#### Task instructions
What you return must match the data below exactly, minus any pictures.

Collected data entries:
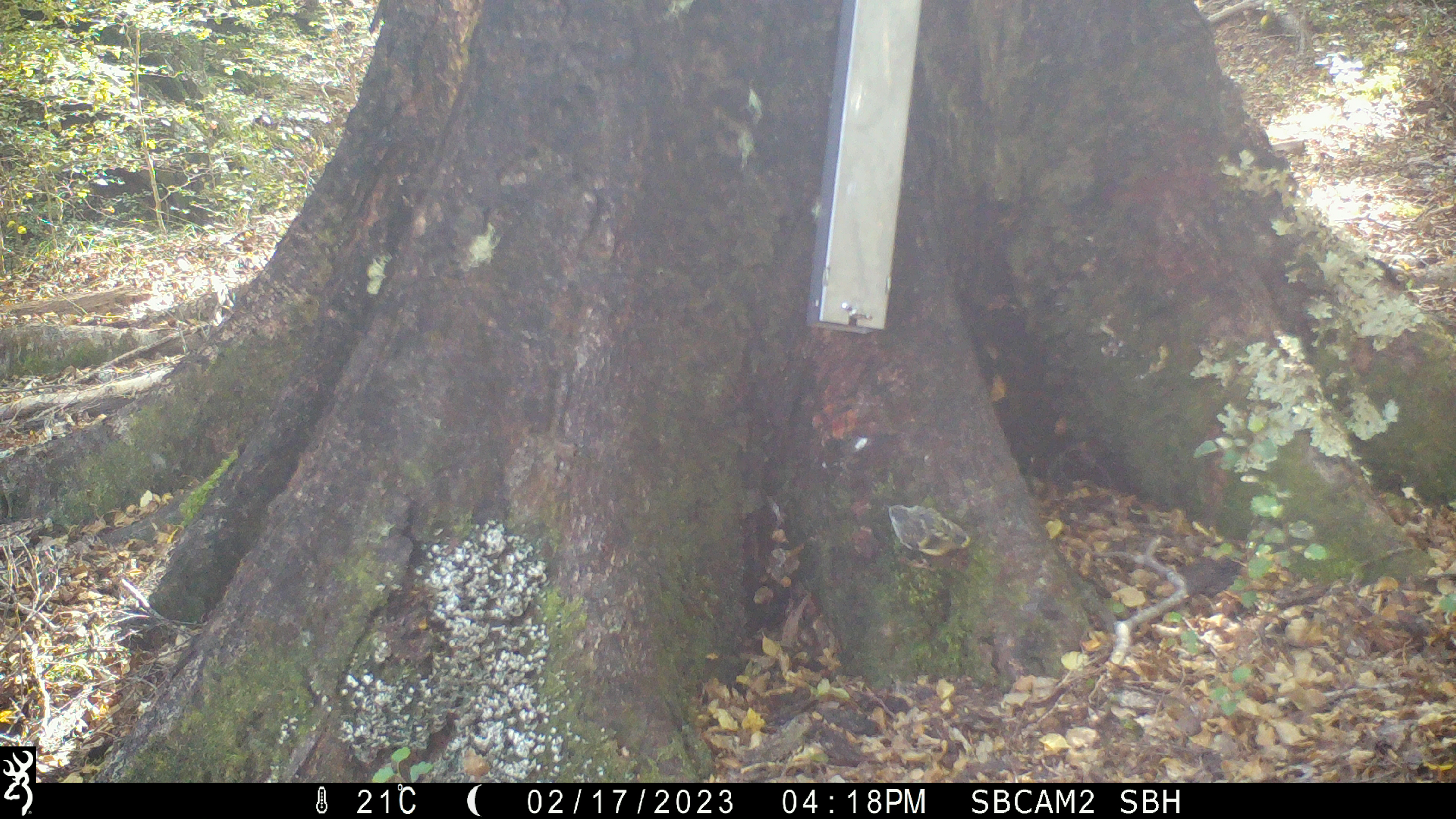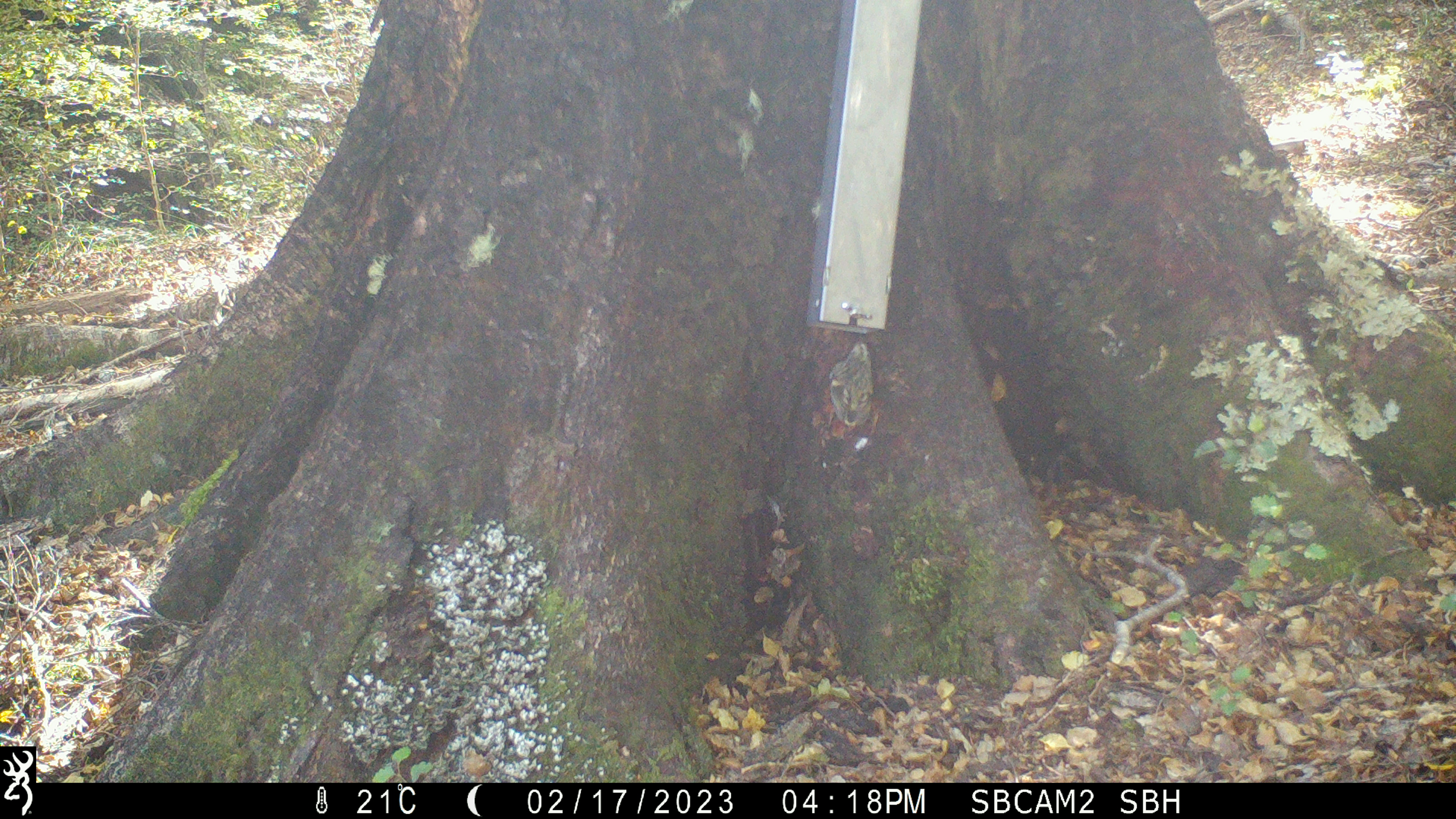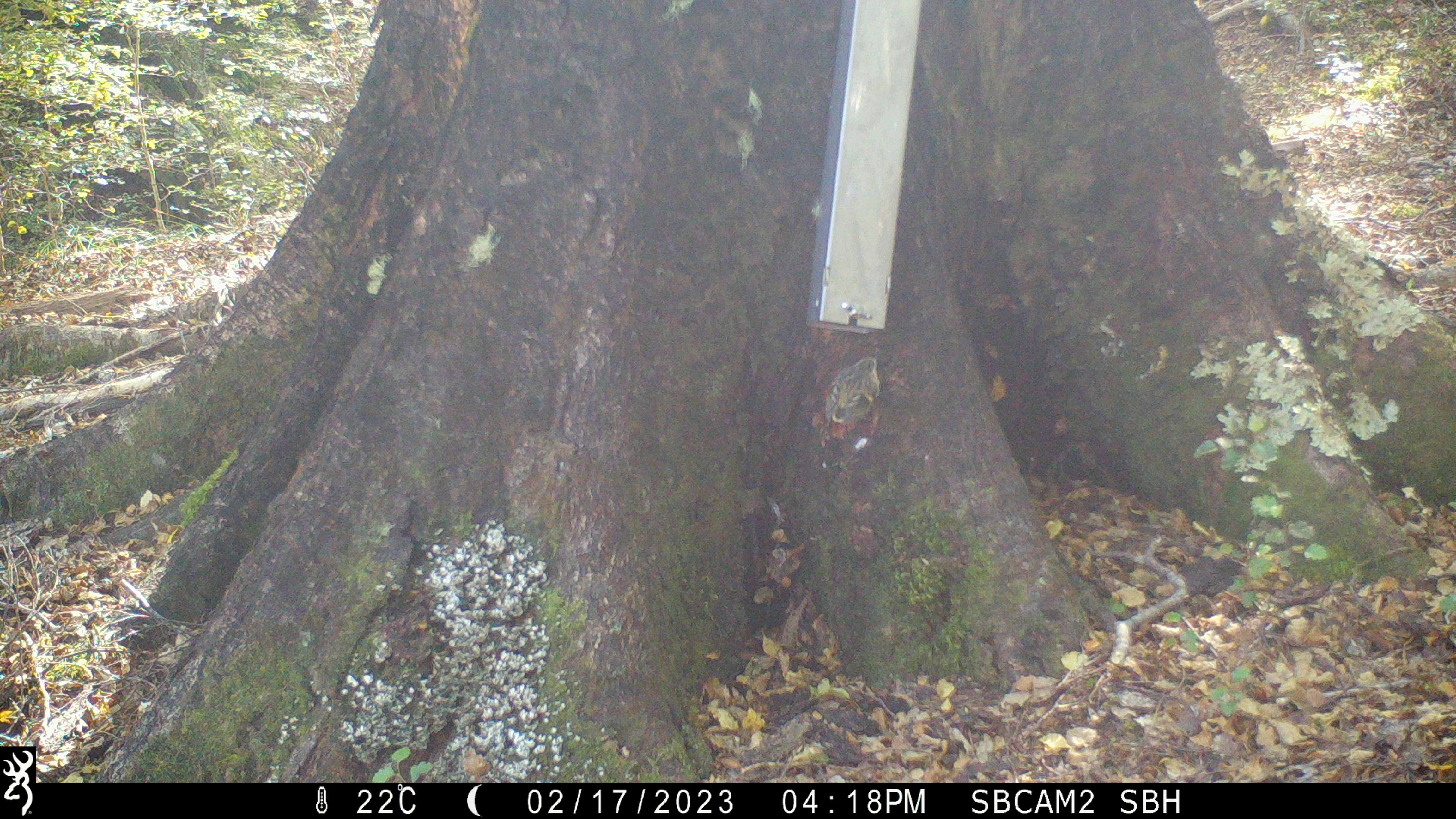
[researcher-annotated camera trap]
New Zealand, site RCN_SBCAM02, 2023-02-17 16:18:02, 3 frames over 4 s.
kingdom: Animalia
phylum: Chordata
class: Aves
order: Passeriformes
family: Acanthisittidae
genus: Acanthisitta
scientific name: Acanthisitta chloris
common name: rifleman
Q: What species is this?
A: Rifleman (Acanthisitta chloris).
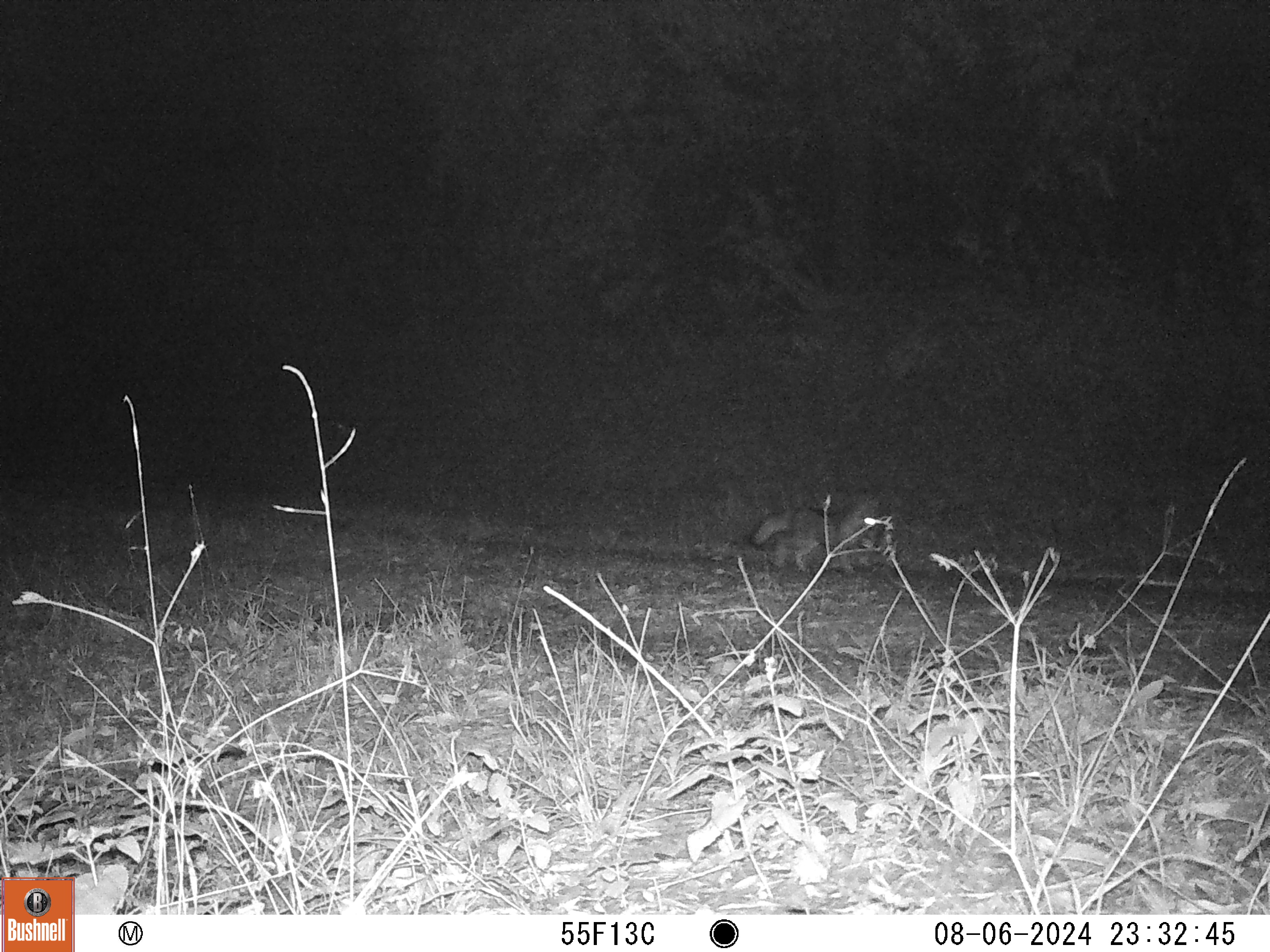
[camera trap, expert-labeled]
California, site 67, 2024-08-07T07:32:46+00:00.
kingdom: Animalia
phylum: Chordata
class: Mammalia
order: Carnivora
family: Canidae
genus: Urocyon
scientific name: Urocyon cinereoargenteus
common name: gray fox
Gray fox (Urocyon cinereoargenteus).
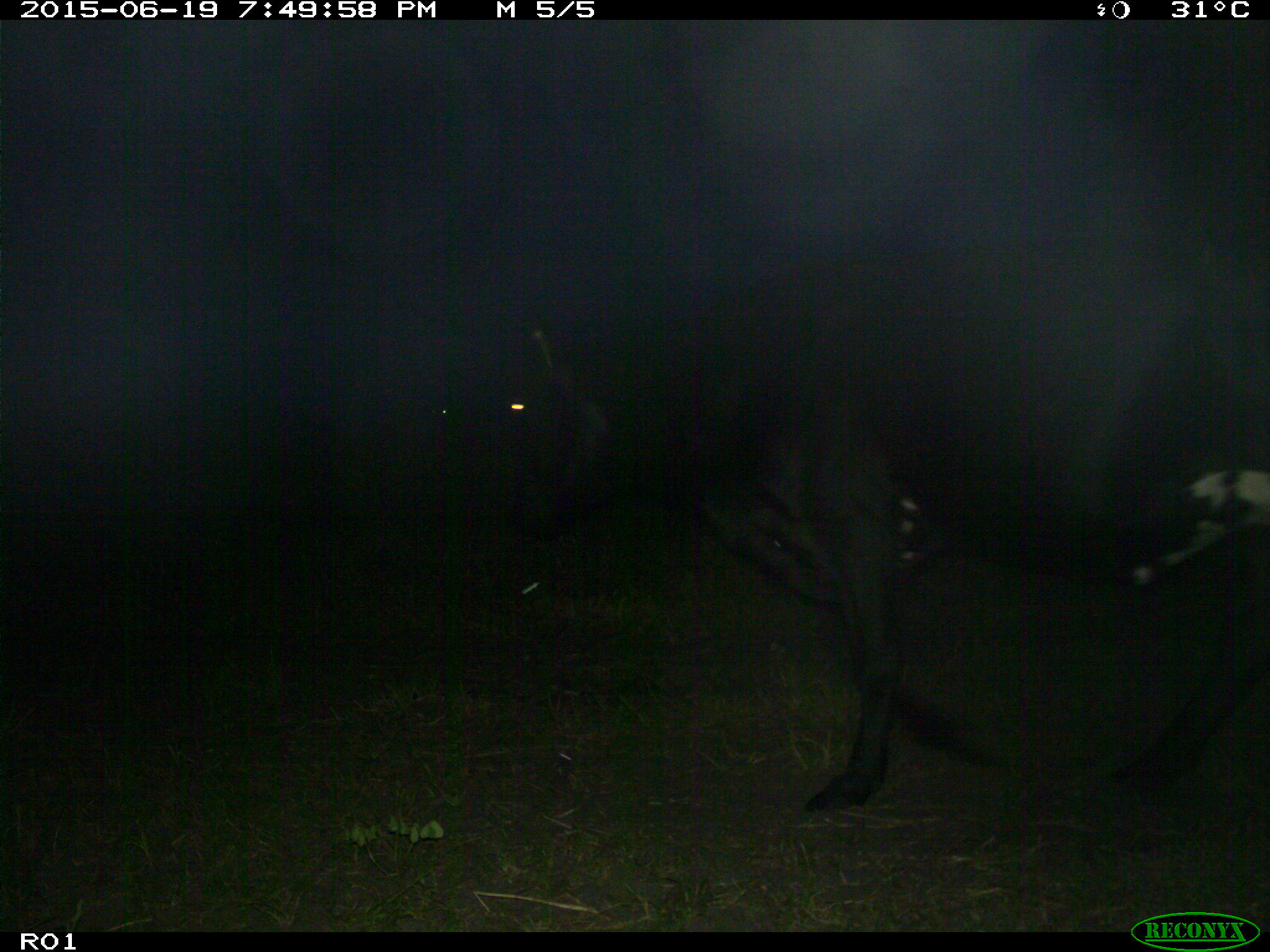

#### Answer space
[researcher-annotated camera trap]
New Zealand, site RCN_SBCAM02, 2023-02-17 16:18:02, 3 frames over 4 s.
kingdom: Animalia
phylum: Chordata
class: Aves
order: Passeriformes
family: Acanthisittidae
genus: Acanthisitta
scientific name: Acanthisitta chloris
common name: rifleman
Q: What species is this?
A: Rifleman (Acanthisitta chloris).
[camera trap, expert-labeled]
California, site 67, 2024-08-07T07:32:46+00:00.
kingdom: Animalia
phylum: Chordata
class: Mammalia
order: Carnivora
family: Canidae
genus: Urocyon
scientific name: Urocyon cinereoargenteus
common name: gray fox
Gray fox (Urocyon cinereoargenteus).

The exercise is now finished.